- Task details -
Report each line of the data below that contains the string "does". Matching is case-sensitive.

[Questions about scene geometry]

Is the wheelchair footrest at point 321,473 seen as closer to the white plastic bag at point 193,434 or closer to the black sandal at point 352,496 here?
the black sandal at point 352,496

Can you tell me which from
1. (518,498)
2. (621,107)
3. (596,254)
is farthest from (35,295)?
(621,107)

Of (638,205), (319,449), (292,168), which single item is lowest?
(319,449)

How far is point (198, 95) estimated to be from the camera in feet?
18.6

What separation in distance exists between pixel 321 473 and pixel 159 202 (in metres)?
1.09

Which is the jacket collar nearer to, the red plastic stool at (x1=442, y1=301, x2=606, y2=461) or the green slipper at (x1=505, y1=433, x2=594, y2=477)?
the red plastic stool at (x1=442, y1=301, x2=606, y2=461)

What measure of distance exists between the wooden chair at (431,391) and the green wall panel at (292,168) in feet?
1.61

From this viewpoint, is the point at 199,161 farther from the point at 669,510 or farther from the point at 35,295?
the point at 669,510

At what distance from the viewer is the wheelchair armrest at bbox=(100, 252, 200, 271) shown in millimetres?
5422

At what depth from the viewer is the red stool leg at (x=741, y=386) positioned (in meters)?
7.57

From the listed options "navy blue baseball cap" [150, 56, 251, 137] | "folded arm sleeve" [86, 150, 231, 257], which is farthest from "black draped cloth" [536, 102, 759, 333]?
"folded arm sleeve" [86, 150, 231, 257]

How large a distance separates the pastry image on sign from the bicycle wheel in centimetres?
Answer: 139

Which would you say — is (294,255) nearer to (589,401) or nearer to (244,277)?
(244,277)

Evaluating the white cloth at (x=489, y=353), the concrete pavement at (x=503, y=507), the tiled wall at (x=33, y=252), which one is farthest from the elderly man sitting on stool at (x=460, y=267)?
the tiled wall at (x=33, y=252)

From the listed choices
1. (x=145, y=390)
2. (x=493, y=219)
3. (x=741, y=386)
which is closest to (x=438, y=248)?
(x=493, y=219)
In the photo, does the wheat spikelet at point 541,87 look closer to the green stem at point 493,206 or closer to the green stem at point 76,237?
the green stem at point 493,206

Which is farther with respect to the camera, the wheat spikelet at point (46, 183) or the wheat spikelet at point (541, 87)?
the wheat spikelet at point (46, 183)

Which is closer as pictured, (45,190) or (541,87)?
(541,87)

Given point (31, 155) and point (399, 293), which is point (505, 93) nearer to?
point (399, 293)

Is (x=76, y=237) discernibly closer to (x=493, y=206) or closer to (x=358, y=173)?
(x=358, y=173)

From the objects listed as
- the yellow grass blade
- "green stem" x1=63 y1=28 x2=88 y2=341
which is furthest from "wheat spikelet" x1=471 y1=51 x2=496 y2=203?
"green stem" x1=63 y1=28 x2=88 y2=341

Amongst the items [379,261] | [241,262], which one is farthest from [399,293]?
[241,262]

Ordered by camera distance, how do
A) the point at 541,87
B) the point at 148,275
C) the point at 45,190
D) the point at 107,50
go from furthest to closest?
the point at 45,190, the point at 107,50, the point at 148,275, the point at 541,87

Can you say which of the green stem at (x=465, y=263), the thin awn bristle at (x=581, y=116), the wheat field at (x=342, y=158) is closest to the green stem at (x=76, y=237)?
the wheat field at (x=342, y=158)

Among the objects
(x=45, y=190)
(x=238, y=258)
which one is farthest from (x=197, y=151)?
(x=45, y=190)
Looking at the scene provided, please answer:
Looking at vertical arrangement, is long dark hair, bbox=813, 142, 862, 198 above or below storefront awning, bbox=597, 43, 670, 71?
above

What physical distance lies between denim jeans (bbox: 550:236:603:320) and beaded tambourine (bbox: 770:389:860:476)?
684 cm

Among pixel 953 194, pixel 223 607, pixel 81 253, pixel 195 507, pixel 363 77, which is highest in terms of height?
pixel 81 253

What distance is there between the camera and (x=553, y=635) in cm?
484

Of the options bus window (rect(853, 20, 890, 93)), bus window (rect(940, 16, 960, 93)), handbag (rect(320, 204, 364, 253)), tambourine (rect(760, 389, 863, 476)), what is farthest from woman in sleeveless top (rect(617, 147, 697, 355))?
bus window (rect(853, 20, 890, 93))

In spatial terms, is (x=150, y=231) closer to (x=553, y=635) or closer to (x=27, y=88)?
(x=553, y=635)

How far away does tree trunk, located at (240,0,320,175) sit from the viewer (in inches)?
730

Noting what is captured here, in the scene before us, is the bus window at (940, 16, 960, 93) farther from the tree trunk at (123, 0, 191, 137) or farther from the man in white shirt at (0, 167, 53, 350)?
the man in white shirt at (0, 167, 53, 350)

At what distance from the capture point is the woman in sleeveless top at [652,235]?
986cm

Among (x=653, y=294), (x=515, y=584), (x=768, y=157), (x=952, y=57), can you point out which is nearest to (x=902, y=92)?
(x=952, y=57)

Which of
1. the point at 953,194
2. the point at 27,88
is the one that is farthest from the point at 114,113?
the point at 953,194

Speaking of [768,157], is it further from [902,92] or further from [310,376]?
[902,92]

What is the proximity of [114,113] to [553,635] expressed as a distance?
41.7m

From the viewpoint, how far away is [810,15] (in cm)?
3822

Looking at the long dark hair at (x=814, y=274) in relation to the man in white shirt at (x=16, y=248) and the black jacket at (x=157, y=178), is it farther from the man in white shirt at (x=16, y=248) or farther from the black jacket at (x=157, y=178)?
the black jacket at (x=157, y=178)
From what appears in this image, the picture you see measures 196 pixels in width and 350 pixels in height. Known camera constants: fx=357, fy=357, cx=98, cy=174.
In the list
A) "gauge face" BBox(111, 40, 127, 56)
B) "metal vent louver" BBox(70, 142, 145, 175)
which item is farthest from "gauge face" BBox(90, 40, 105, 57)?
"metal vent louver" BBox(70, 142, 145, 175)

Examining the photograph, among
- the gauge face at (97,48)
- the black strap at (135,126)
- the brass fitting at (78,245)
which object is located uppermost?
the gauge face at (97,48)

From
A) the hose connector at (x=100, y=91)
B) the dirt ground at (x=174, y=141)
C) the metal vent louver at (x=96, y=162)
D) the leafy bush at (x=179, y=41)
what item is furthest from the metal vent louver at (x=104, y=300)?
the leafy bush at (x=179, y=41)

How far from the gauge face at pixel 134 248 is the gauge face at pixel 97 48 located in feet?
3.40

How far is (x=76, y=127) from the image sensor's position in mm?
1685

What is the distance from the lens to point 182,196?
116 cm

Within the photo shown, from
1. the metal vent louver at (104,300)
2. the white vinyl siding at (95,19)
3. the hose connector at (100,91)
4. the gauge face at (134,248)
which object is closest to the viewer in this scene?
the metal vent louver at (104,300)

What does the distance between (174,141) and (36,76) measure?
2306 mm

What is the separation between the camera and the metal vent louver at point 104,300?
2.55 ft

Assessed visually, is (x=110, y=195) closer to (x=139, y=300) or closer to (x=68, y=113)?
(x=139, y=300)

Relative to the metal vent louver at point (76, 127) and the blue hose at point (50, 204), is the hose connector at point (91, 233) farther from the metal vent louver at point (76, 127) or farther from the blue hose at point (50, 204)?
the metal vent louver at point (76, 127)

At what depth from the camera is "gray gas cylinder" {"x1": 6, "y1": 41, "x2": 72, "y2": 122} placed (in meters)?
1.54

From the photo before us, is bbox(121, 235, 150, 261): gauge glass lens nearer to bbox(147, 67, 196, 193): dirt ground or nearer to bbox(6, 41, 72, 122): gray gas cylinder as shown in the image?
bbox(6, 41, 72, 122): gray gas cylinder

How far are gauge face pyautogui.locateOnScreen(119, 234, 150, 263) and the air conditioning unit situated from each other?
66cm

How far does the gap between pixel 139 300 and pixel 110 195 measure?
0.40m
==
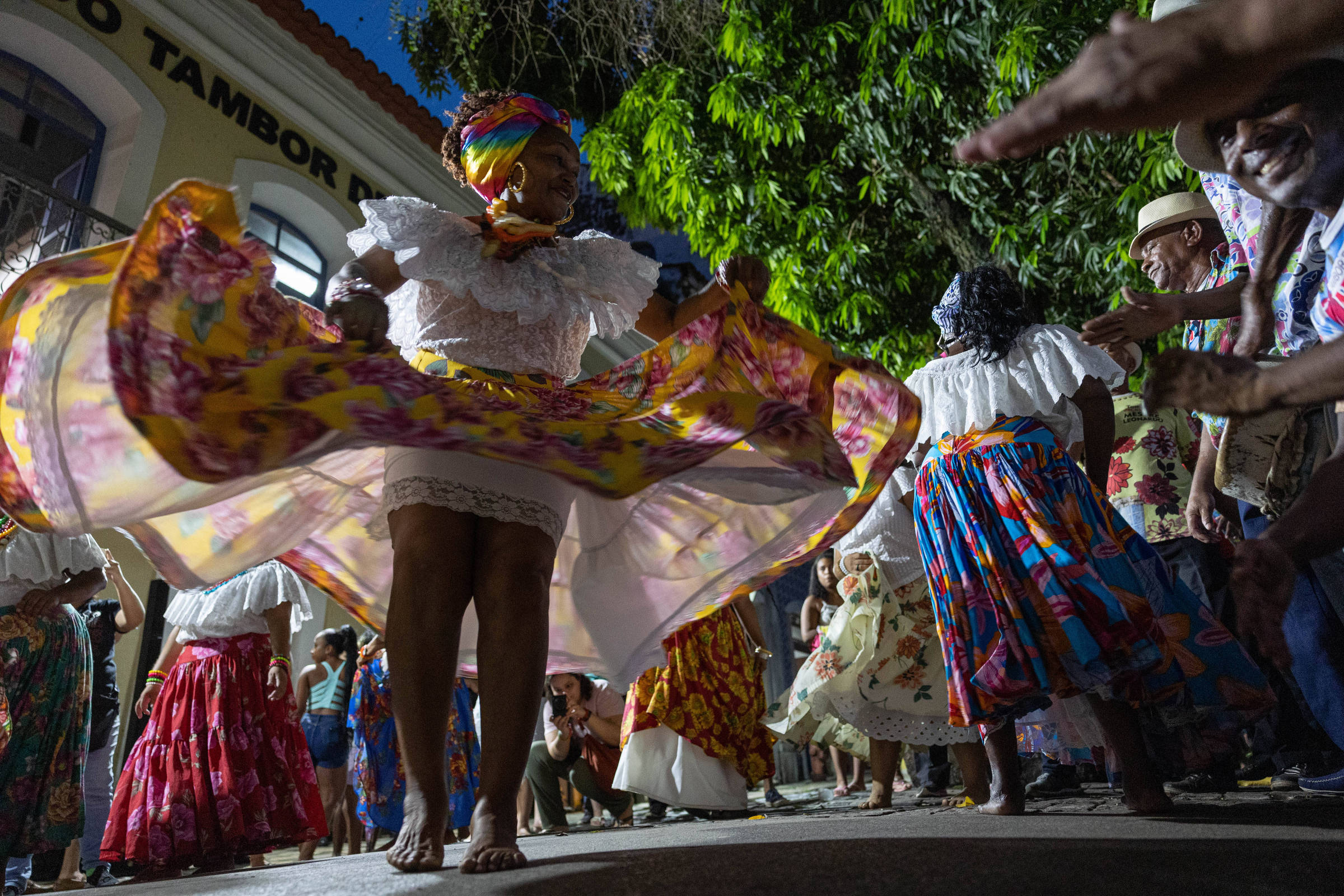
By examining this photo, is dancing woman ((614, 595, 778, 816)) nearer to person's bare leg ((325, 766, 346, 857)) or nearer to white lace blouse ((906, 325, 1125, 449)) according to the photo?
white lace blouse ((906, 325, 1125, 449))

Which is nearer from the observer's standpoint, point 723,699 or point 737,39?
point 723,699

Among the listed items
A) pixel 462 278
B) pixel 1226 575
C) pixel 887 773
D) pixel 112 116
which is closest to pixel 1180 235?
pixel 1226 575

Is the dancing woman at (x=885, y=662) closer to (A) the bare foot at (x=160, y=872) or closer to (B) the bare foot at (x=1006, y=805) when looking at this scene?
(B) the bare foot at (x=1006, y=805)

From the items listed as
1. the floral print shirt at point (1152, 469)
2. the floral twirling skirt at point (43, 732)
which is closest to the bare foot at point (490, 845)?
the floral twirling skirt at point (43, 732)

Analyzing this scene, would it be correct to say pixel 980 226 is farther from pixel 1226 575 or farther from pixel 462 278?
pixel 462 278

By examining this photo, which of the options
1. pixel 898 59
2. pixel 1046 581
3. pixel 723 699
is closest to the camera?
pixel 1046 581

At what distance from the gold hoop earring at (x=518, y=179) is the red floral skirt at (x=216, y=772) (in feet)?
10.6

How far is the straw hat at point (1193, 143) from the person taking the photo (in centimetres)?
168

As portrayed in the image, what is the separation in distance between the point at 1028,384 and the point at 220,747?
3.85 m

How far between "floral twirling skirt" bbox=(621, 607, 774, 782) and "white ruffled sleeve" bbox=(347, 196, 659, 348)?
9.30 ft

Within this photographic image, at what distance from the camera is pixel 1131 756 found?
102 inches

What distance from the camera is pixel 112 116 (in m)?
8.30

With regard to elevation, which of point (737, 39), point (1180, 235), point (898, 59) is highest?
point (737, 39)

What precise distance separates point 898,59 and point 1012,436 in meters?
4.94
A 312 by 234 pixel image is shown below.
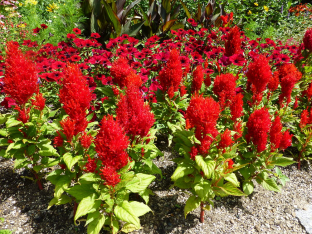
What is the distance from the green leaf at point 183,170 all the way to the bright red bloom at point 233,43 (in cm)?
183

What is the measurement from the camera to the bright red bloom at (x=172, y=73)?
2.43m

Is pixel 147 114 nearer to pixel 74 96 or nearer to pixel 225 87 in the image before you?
* * *
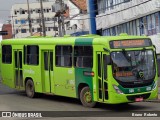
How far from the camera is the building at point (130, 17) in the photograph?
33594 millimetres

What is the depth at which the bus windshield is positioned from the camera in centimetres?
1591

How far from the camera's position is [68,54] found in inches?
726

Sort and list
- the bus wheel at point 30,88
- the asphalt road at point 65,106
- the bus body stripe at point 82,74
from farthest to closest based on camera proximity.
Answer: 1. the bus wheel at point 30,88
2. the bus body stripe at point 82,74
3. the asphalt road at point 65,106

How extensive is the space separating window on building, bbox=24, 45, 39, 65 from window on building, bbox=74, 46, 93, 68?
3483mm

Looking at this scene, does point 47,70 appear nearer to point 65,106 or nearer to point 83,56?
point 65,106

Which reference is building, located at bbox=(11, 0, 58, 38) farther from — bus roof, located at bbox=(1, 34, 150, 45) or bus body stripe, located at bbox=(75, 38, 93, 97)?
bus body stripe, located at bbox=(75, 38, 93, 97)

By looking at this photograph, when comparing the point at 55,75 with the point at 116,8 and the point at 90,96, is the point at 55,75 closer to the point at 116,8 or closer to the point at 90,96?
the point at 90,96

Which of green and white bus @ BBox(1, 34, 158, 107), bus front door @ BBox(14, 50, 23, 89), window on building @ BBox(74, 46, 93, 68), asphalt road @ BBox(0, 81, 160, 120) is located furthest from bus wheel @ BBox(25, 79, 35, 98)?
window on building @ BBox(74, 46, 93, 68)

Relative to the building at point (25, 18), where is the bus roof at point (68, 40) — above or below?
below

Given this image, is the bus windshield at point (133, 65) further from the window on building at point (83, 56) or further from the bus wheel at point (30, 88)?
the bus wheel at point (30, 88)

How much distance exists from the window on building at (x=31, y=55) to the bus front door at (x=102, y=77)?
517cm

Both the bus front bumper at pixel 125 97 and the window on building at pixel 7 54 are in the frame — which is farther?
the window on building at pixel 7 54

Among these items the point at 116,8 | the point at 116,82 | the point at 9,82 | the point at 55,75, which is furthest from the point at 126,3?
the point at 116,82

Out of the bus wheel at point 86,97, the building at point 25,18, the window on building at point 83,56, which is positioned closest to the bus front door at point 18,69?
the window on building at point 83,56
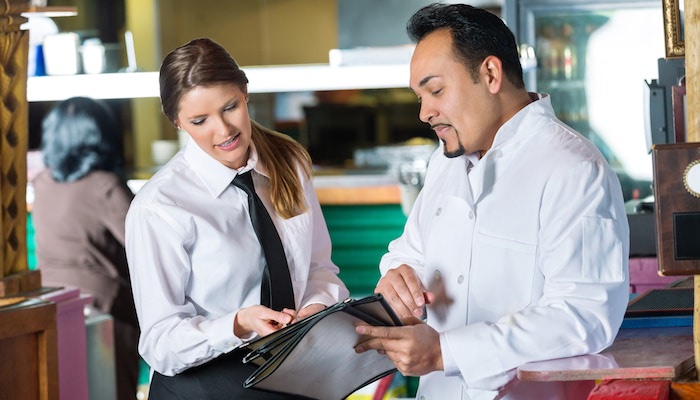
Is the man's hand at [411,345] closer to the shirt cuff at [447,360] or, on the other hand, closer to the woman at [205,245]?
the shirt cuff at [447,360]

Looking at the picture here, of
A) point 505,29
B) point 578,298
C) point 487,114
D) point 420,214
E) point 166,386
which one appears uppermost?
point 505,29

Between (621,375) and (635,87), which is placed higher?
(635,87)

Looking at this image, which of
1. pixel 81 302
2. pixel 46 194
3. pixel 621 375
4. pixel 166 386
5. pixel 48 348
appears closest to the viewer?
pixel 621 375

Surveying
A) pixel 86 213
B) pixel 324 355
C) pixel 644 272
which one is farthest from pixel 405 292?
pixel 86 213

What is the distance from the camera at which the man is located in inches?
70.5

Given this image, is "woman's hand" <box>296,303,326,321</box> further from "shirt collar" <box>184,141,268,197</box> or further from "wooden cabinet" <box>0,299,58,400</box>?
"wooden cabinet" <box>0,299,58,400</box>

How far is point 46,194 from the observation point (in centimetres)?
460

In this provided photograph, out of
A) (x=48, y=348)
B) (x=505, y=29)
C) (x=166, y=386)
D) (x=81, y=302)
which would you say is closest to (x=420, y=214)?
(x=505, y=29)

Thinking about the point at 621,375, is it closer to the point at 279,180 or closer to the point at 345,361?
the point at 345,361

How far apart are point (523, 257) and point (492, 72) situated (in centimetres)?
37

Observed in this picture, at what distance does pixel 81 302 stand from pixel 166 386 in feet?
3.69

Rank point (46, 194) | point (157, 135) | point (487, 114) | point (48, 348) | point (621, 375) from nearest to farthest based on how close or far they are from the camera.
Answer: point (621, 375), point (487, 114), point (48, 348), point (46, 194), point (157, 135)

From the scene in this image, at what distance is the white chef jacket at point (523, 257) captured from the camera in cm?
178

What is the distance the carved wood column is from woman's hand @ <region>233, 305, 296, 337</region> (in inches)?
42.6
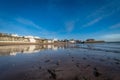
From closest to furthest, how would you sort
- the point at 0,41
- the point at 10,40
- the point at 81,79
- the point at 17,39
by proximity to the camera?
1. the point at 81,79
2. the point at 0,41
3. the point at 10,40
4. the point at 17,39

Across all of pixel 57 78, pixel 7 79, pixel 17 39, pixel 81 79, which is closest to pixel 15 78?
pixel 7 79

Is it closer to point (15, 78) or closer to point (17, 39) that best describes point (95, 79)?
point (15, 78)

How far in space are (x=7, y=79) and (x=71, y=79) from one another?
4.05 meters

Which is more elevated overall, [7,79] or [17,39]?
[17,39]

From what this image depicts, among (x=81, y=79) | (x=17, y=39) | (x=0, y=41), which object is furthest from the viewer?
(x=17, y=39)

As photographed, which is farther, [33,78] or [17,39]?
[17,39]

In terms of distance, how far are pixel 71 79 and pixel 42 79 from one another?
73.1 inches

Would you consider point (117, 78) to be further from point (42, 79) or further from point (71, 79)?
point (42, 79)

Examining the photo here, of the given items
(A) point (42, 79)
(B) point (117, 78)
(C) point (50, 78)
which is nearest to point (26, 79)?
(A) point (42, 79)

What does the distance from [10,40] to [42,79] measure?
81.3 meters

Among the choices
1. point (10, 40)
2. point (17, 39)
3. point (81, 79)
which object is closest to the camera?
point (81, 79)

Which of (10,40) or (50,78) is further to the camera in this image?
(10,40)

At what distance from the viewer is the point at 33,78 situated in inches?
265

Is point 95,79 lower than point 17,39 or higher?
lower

- Solution to this task -
In the photo, does the wheat spikelet at point 541,87 look closer to the green stem at point 493,206 or closer to the green stem at point 76,237?
How far away does tree trunk, located at (240,0,320,175) sit from the viewer (in inches)?
What does the distance between (174,141) and (36,76) measure?
How far does the gap between pixel 139 300 and pixel 110 195 measure?
Looking at this scene, does point 47,70 appear nearer to point 65,106 or nearer to point 83,56?
Observed in this picture, at what distance does pixel 81 302 stand from pixel 166 386 in feet?
What does the distance from [10,40] to [42,79] measure?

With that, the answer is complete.